Selected excerpt:
_ _ _ _ _
The most amusing quote in the entire article is this (emphasis mine): > This gro...

sfink · on Jan 13, 2020

> And the complaint doesn't even make sense if taken at face value - if all strings in Mercurial are byte strings, then what is there to think about? just use b'' throughout, no need to worry about anything else.

The article directly answers that question. Many, many things in the standard library now only accept unicode strings, not byte strings. So a wholesale change to b'' everywhere breaks lots of stuff.

> So the real complaint is that Python switched the defaults in a way that made bytes-centric code more complicated - because it has to be explicit now, instead of the Python 2 world, where bytes was the default, and Unicode had to be requested explicitly.

Once again, the article directly states that the default is not the problem. The lack of escape hatches is. Paths are not unicode strings, and pretending they are does not work. Using bytes when you need bytes works only until you need to call a library function that only accepts strings.

acdha · on Jan 14, 2020

Paths ARE Unicode strings on 99% of the computers with humans sitting in front of them. NTFS, HFS+, and APFS all use Unicode but more importantly, the experience of not using valid Unicode where that’s possible is horrible: undeletable files, crashes, etc. I’ve seen that many times over the years (it was popular with malware authors) but never a time where this was a desirable behavior.

The default should always be Unicode with only people writing low-level backup and security tools dealing with bytes.

jgraham · on Jan 14, 2020

This just isn't true. In Windows paths are UCS2 i.e. arbitary sequences of unicode code units, inclusing unpaired surrogates. This means that there are paths that will work on Windows but cannot be encoded as e.g. valid UTF-8. As a result Rust has a bespoke encoding just for representing Windows paths in a way that's compatible with UTF-8 ("WTF-8"). It also means that you can't make a guaranteed lossless conversion from a filesystem path to a Rust string; you have to handle the possibility of errors.

On Mac paths are some weird NFKD-ish thing, so equality comparisons are complicated.

As a rule, if you think that filesystem paths as easy then you're probably ignoring all the edge cases. In application where you don't deal with arbitary user files that's fine. In a programming language that's a huge design error.

int_19h · on Jan 14, 2020

This all - including complicated equality comparisons - is why paths should have their own dedicated type, and not just be raw strings. Thankfully, Python has had pathlib for a while now.

WorldMaker · on Jan 14, 2020

Paths are Unicode strings on Windows. Yes, POSIX adds a lot more spice to the mix, but if the intent is a cross-platform tool, then Unicode is a reasonable lowest-common-denominator assumption for filenames in 2020.

Conan_Kudo · on Jan 14, 2020

Paths are Unicode strings everywhere but Unix/Linux. And I would even argue that this is a broken aspect of POSIX today. We should make Unicode the baseline for paths in POSIX-compliant systems, but there's probably too much hand-wringing for that to ever happen.

ygra · on Jan 14, 2020

Paths are sequences of 16-bit values on Windows, not necessarily valid UTF-16. It's basically the same as in POSIX, just one byte wider per character.
_ _ _ _ _
(Extracted data entries)
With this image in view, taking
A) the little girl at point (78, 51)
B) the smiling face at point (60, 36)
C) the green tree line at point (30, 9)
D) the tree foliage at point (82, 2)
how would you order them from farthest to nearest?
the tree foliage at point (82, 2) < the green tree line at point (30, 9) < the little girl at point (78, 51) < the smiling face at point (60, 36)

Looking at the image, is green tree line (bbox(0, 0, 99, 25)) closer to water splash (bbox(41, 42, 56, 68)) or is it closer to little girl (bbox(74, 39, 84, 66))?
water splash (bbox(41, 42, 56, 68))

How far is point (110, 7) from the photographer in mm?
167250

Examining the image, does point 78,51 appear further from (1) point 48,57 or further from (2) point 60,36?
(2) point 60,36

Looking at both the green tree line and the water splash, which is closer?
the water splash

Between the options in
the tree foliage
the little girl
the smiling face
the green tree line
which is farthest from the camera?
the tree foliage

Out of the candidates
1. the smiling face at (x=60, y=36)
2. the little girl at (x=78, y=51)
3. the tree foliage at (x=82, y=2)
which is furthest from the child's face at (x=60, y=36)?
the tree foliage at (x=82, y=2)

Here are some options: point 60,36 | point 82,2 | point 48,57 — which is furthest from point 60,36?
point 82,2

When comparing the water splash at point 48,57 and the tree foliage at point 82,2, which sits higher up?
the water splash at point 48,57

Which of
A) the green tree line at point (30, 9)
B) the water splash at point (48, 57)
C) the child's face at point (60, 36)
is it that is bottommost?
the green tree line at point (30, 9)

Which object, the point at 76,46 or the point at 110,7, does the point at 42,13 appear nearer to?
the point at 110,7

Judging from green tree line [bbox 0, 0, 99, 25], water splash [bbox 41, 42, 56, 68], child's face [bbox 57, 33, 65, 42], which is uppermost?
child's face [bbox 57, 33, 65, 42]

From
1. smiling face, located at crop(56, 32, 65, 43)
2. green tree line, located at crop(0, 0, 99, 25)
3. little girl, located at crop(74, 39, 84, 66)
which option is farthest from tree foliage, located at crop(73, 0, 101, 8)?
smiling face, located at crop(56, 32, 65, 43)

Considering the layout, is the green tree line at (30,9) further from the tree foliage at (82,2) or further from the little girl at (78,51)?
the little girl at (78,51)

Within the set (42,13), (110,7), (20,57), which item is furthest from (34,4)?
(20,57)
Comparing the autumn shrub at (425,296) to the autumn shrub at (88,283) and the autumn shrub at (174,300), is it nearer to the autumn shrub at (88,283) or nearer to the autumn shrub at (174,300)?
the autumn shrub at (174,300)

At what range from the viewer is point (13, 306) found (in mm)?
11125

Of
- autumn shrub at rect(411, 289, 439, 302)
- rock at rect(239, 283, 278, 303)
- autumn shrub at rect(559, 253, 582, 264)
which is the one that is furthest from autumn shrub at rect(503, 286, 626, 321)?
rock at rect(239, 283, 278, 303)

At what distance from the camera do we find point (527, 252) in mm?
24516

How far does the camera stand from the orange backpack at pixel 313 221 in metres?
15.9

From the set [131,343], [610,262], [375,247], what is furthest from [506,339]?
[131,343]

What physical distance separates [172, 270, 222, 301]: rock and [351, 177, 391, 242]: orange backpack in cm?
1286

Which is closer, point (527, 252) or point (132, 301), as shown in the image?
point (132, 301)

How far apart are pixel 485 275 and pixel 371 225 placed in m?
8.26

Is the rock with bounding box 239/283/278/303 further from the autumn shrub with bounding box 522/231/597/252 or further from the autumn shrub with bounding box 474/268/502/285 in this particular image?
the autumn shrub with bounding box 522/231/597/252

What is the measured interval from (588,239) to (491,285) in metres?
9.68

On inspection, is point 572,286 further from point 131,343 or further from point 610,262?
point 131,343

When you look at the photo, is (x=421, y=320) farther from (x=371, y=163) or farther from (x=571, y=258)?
_ _ _ _ _
Tasks:
1 – In the thread on Python strings and file paths, what reason is given for Rust needing a special encoding for Windows paths? Answer in one to three sentences.
2 – Continue the thread on Python strings and file paths, picking up after its final comment.

Written responses:
1 – Windows paths are arbitrary sequences of Unicode code units that may include unpaired surrogates. Some paths that work on Windows therefore cannot be encoded as valid UTF-8, so Rust uses "WTF-8" to represent them in a UTF-8-compatible way.

2 –
markbnj · on Jan 13, 2020

> if all strings in Mercurial are byte strings, then what is there to think about? just use b'' throughout, no need to worry about anything else.

The author explains later in the article that many system level python 3 apis that are important to a vcs require unicode and won't accept bytes. So apparently it wasn't as easy as just sticking 'b' in front of every literal.

int_19h · on Jan 13, 2020

Right. But that's a very different issue, and it's not at all about string literals as such.

Furthermore, the way they solve it - by using their own wrapper helpers that allow bytes - means that the end result should be b'' throughout, no?

phkahler · on Jan 13, 2020

>> So the real complaint is that Python switched the defaults in a way that made bytes-centric code more complicated

The author made it clear. The issue wasn't just that the default changed. It was that 3.0 took away the ability to always make your choice explicit.

Changing the default would have no effect on code that was always explicit. Going over the code and making all implicit strings explicit would allow them to know when they had full coverage, and also make the code work with both 2 and 3.

With 3, any implicit had to get b added, while any string with u had to be made implicit (drop the u). You couldn't tell by looking at code if it was converted or not. At least that's how I read it.

int_19h · on Jan 13, 2020

The lack of u'' in early versions of Python 3 is a valid complaint, but it's a separate one.

It's also not that big of a deal in practice, because you could always write a helper function like u('foo') that would call unicode() on Python 2, and just pass the value through on Python 3. This only breaks when you need a Unicode literal with actual Unicode characters inside, which is a rare case - and should be especially rare in something like Mercurial.

epage · on Jan 14, 2020

Another reason the complaint doesn't make sense is that the author then praises Rust which is more similar to Python 3 than 2.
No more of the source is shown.